● **TASK GOAL**
Copy every one of the records below word for word, but leave out the pictures.

● **PROVIDED RECORDS**
== == ==

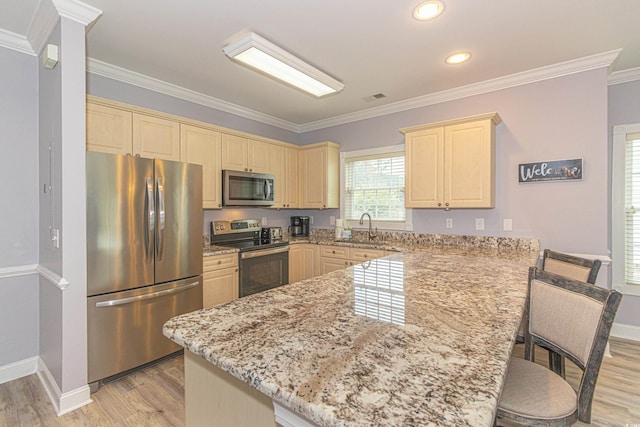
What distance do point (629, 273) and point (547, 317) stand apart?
2769 mm

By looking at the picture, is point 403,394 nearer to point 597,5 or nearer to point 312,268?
point 597,5

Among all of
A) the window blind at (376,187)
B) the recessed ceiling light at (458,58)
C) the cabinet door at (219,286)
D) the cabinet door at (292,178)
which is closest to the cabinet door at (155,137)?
the cabinet door at (219,286)

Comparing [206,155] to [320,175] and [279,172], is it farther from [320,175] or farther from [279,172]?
[320,175]

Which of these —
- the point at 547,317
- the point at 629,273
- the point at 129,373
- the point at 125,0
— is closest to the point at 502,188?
the point at 629,273

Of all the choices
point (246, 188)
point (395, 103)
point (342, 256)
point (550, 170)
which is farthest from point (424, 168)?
point (246, 188)

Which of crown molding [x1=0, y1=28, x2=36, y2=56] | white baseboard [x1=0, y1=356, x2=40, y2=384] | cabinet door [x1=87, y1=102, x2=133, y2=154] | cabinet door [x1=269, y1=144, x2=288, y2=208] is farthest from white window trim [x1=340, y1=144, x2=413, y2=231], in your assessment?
white baseboard [x1=0, y1=356, x2=40, y2=384]

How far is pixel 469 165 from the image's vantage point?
3.16 m

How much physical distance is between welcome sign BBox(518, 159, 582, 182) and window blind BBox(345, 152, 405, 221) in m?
1.36

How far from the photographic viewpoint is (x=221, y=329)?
1.02 meters

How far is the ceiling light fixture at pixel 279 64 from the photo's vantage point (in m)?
2.34

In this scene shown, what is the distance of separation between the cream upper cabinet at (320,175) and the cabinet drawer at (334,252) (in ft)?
2.31

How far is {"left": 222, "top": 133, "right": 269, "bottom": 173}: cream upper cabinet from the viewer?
360 centimetres

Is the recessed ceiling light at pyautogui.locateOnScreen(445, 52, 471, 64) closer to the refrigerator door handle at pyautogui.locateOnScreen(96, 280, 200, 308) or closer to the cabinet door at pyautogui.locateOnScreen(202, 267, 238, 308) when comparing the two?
the cabinet door at pyautogui.locateOnScreen(202, 267, 238, 308)

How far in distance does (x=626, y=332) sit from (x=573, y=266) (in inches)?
83.9
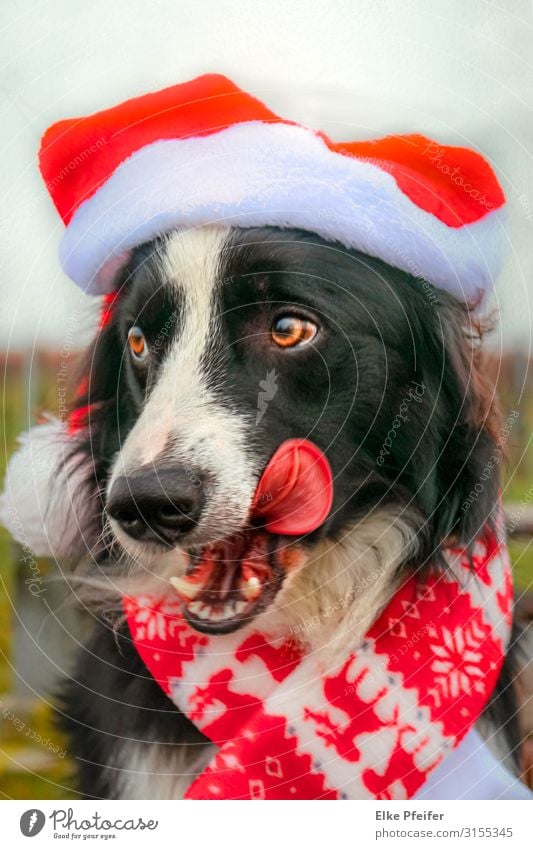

== == ==

● **EXERCISE SOLUTION**
What distance do point (629, 273) and point (547, 317) stand apart?
2769 mm

By looking at the picture, is point 403,394 nearer to point 597,5 or nearer to point 312,268?
point 597,5

Among all of
A) the window blind at (376,187)
B) the recessed ceiling light at (458,58)
C) the cabinet door at (219,286)
D) the cabinet door at (292,178)
which is closest to the cabinet door at (155,137)?
the cabinet door at (219,286)

Comparing [206,155] to [320,175] and [279,172], is it farther from [320,175] or farther from [279,172]?
[320,175]

Which of these —
- the point at 547,317
- the point at 629,273
- the point at 129,373
- the point at 125,0
— is closest to the point at 502,188?
the point at 629,273

Of all the choices
point (246, 188)
point (395, 103)
point (342, 256)
point (550, 170)
which is farthest from point (424, 168)?
point (246, 188)

Which of crown molding [x1=0, y1=28, x2=36, y2=56] | white baseboard [x1=0, y1=356, x2=40, y2=384] | cabinet door [x1=87, y1=102, x2=133, y2=154] | cabinet door [x1=269, y1=144, x2=288, y2=208] is farthest from white window trim [x1=340, y1=144, x2=413, y2=231], in your assessment?
white baseboard [x1=0, y1=356, x2=40, y2=384]

How far is pixel 469 165 from the image's vantage point?
3.16 m

How much physical distance is between welcome sign BBox(518, 159, 582, 182) and window blind BBox(345, 152, 405, 221) in m?
1.36

How far from the photographic viewpoint is (x=221, y=329)?
1.02 meters

How far is the ceiling light fixture at pixel 279 64 from the photo's vantage point (in m)?
2.34

In this scene shown, what is the distance of separation between the cream upper cabinet at (320,175) and the cabinet drawer at (334,252) (in ft)?
2.31

How far is {"left": 222, "top": 133, "right": 269, "bottom": 173}: cream upper cabinet from the viewer?
360 centimetres

Is the recessed ceiling light at pyautogui.locateOnScreen(445, 52, 471, 64) closer to the refrigerator door handle at pyautogui.locateOnScreen(96, 280, 200, 308) or closer to the cabinet door at pyautogui.locateOnScreen(202, 267, 238, 308) when comparing the two?
the cabinet door at pyautogui.locateOnScreen(202, 267, 238, 308)

How far in distance does (x=626, y=332) sit from (x=573, y=266) (in inches)?
83.9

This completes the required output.